Most people will only use Interactive and Training jobs. The default type of job is Training. If you want to run an Interactive job then you need to add “–interactive” to the “runai submit” command.
When you start a job you should tell it how much memory, CPUs, and GPUs you want the job to have. The defaults are zero GPUs, 0.1 CPU, and 100 MiB of memory. If you want to request more resources then you should add these flags to your “runai submit” command:
–cpu The minimum number of CPUs required to run the job
–cpu-limit The maximum number of CPUs to use
–gpu The exact number of GPUs to use
–memory The minimum amount of memory required to run the job
–memory-limit The maximum amount of memory to use
See the Allocation of CPU and Memory documentation at the Run:AI website for more information.
To request a specific type of GPU use the –node-type flag followed by the type of GPU. The type is the marketing model number with only lowercase letters. For example: a5000, a6000, a100, or l40.
It is absolutely vital to request exactly the number of GPUs which you want to use. As for CPU and memory, please request as much as you need using –cpu and –memory and no more than that if possible. If the cluster is busy then the fewer resources you request the more quickly your job will get out of the queue and start running.
Example: Jupyter Notebooks
To run a Jupyter Notebook you should find an appropriate image, then start a job while adding the “–jupyter” flag. Also add “–interactive” since it is an interactive job.

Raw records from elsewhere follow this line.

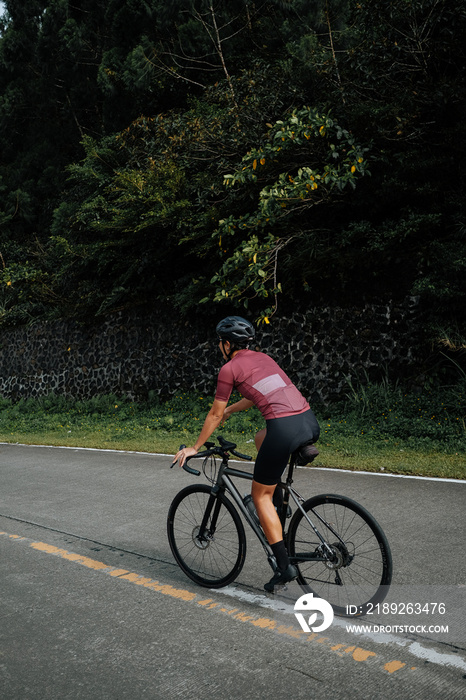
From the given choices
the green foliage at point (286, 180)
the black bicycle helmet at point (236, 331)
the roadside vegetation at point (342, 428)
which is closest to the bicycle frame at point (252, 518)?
the black bicycle helmet at point (236, 331)

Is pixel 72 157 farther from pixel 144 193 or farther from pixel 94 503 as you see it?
pixel 94 503

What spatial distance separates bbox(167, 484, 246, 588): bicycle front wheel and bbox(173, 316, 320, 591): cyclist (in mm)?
339

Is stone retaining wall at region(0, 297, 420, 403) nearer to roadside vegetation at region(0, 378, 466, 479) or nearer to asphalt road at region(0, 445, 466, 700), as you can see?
roadside vegetation at region(0, 378, 466, 479)

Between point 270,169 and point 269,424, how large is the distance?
1023 cm

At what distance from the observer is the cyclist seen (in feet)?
14.3

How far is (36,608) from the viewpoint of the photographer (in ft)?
15.0

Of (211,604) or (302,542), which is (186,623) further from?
(302,542)

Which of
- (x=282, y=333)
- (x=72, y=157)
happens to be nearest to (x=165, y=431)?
(x=282, y=333)

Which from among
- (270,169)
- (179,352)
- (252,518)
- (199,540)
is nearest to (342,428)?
(270,169)

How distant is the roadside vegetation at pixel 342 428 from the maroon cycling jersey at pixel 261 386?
4492 millimetres

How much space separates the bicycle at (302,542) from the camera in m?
4.13

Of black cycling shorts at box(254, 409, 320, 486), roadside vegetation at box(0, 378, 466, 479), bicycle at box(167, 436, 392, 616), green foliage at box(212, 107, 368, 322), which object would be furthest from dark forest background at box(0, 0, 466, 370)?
black cycling shorts at box(254, 409, 320, 486)

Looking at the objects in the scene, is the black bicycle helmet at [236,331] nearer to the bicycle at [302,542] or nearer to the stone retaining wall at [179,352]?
the bicycle at [302,542]

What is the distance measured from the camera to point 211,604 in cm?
456
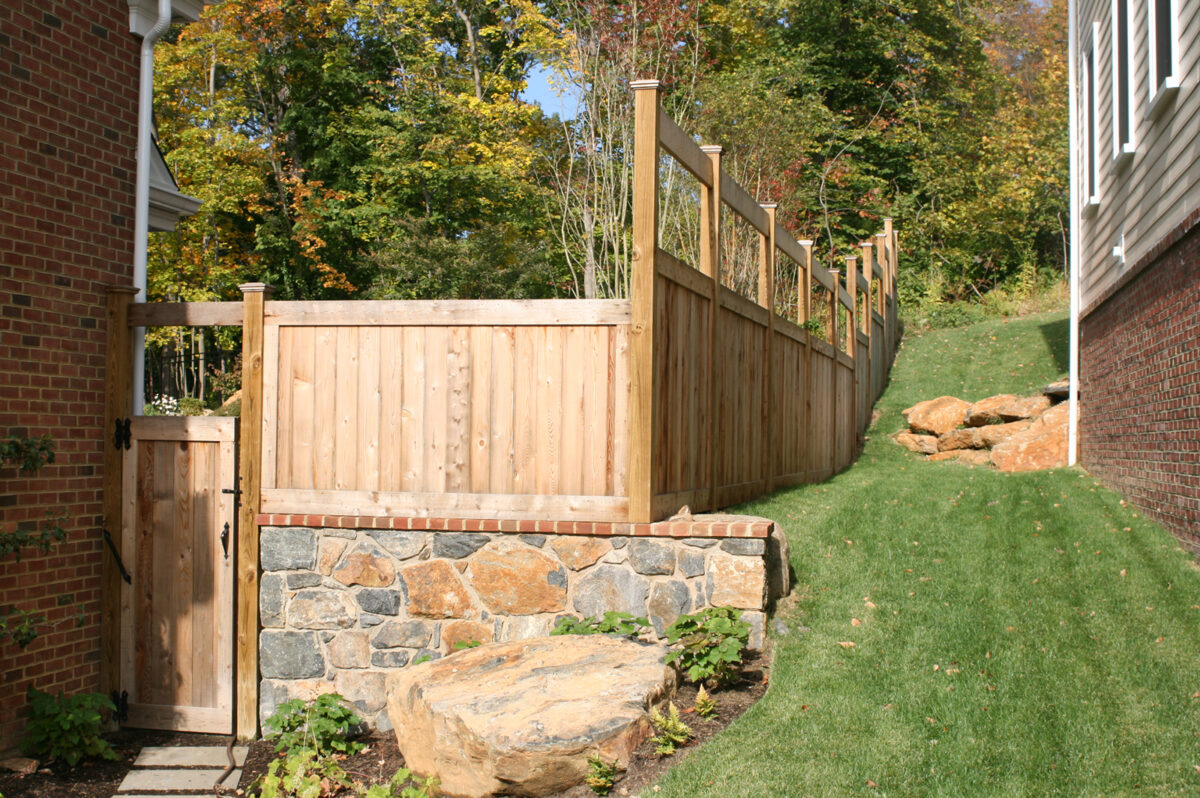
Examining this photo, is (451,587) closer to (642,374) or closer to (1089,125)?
(642,374)

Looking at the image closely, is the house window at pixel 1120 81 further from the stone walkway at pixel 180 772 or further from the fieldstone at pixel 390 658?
the stone walkway at pixel 180 772

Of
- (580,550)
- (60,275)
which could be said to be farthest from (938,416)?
(60,275)

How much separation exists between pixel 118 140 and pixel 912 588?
19.7 ft

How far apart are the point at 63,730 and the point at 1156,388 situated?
7818 mm

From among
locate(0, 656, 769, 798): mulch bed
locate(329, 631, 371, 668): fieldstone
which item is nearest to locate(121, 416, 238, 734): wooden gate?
locate(0, 656, 769, 798): mulch bed

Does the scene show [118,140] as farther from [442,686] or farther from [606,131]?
[606,131]

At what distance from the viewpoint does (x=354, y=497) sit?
6113 millimetres

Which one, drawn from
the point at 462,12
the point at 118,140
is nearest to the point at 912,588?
the point at 118,140

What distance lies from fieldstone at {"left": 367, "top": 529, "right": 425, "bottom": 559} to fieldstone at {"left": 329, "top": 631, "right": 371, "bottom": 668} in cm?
56

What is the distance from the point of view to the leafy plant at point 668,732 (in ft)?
14.9

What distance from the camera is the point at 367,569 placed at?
6020 mm

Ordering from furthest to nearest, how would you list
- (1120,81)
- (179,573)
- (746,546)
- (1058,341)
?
(1058,341), (1120,81), (179,573), (746,546)

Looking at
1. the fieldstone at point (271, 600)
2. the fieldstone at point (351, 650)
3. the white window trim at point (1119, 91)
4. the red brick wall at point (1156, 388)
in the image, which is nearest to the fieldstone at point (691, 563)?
the fieldstone at point (351, 650)

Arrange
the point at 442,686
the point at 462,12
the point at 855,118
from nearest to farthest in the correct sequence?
the point at 442,686, the point at 462,12, the point at 855,118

runai submit –name jupyter-1 -i jupyter/scipy-notebook –interactive –jupyter
Running this command will create two things: a container running a Jupyter Notebook on port 8888, and a Service which lets you access port 8888 on the container. You can find the IP and port using a kubectl command:
kubectl get service
NAME TYPE CLUSTER-IP EXTERNAL-IP PORT(S) AGE
jupyter-1 ClusterIP 10.105.90.93 <none> 8888/TCP 5s
This will print out all of the services which you have access to. One will have the same name as your notebook. Use the IP address and port listed for that service when connecting to the Jupyter Notebook. Note that the IP will be different every time and that different Jupyter Notebook images might use ports other than 8888.
As it happens the IP will be internal to the cluster so you will need an SSH tunnel. Let’s say that the gateway login for the cluster is called cluster-login.seas.upenn.edu. From a Mac or Linux computer you would set up an SSH tunnel like this:
ssh -L 28888:10.105.90.93:8888 email@example.com
Then if you connect a web browser to http://localhost:28888 you will get to your Jupyter Notebook. Note that port 28888 is arbitrary, you just have to choose a port which is not being used on your computer. The IP and the other port are the ones from “kubectl get service”. Of course username is your username on the cluster, probably the same as your UPenn PennKey.
Kubernetes experts might know about NodePorts and PortForwards. These can also be used but they are more complicated and require keeping track of which ports are being used on various systems in the cluster so we do not recommend using them.